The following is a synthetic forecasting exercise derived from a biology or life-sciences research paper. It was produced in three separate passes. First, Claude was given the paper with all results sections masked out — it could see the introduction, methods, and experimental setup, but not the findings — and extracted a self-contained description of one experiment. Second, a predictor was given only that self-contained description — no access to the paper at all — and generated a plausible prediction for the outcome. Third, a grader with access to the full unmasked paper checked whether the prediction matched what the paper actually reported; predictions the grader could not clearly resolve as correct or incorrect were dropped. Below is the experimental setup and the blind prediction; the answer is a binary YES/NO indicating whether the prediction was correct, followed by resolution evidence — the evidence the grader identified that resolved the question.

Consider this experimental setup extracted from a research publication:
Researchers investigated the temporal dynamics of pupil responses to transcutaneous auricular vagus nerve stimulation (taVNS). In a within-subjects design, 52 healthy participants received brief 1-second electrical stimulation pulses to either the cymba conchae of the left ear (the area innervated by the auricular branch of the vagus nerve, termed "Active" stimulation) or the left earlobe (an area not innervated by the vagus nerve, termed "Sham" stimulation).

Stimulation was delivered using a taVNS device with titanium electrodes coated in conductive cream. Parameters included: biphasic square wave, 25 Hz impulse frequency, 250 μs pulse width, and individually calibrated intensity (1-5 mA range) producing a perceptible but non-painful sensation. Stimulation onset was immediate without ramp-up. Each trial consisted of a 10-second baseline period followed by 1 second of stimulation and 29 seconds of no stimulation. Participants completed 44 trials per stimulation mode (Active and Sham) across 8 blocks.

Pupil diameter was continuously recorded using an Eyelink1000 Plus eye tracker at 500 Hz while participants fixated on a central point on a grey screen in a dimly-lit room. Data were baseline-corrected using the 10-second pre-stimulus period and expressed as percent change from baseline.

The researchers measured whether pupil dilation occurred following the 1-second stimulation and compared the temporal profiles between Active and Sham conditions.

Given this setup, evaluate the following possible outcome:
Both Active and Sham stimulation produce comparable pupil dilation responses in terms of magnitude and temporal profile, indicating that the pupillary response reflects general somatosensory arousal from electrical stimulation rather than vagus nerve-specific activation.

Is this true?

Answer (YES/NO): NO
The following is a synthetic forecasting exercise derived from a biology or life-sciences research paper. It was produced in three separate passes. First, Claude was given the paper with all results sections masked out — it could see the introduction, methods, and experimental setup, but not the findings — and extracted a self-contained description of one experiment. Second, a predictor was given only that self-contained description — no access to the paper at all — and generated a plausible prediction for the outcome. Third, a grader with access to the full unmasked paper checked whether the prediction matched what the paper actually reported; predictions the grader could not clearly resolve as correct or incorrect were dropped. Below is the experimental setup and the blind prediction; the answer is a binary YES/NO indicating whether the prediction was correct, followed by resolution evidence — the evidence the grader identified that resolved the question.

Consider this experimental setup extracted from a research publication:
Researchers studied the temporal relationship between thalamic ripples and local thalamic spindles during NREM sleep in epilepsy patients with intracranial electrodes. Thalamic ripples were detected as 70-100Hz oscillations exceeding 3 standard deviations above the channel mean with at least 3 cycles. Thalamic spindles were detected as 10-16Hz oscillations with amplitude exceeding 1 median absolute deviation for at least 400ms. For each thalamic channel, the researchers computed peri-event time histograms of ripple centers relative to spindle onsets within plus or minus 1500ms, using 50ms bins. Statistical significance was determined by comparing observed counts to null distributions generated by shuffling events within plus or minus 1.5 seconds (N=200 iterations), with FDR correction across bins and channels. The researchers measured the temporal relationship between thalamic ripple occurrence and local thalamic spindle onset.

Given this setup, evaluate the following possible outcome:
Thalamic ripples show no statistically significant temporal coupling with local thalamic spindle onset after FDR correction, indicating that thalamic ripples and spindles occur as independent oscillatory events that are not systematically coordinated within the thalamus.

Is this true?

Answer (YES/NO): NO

__________

_What is required:_
Filter the entries down to the lines containing "baseline". Copy each of those lines.

_Written answer:_
Stimulation was delivered using a taVNS device with titanium electrodes coated in conductive cream. Parameters included: biphasic square wave, 25 Hz impulse frequency, 250 μs pulse width, and individually calibrated intensity (1-5 mA range) producing a perceptible but non-painful sensation. Stimulation onset was immediate without ramp-up. Each trial consisted of a 10-second baseline period followed by 1 second of stimulation and 29 seconds of no stimulation. Participants completed 44 trials per stimulation mode (Active and Sham) across 8 blocks.
Pupil diameter was continuously recorded using an Eyelink1000 Plus eye tracker at 500 Hz while participants fixated on a central point on a grey screen in a dimly-lit room. Data were baseline-corrected using the 10-second pre-stimulus period and expressed as percent change from baseline.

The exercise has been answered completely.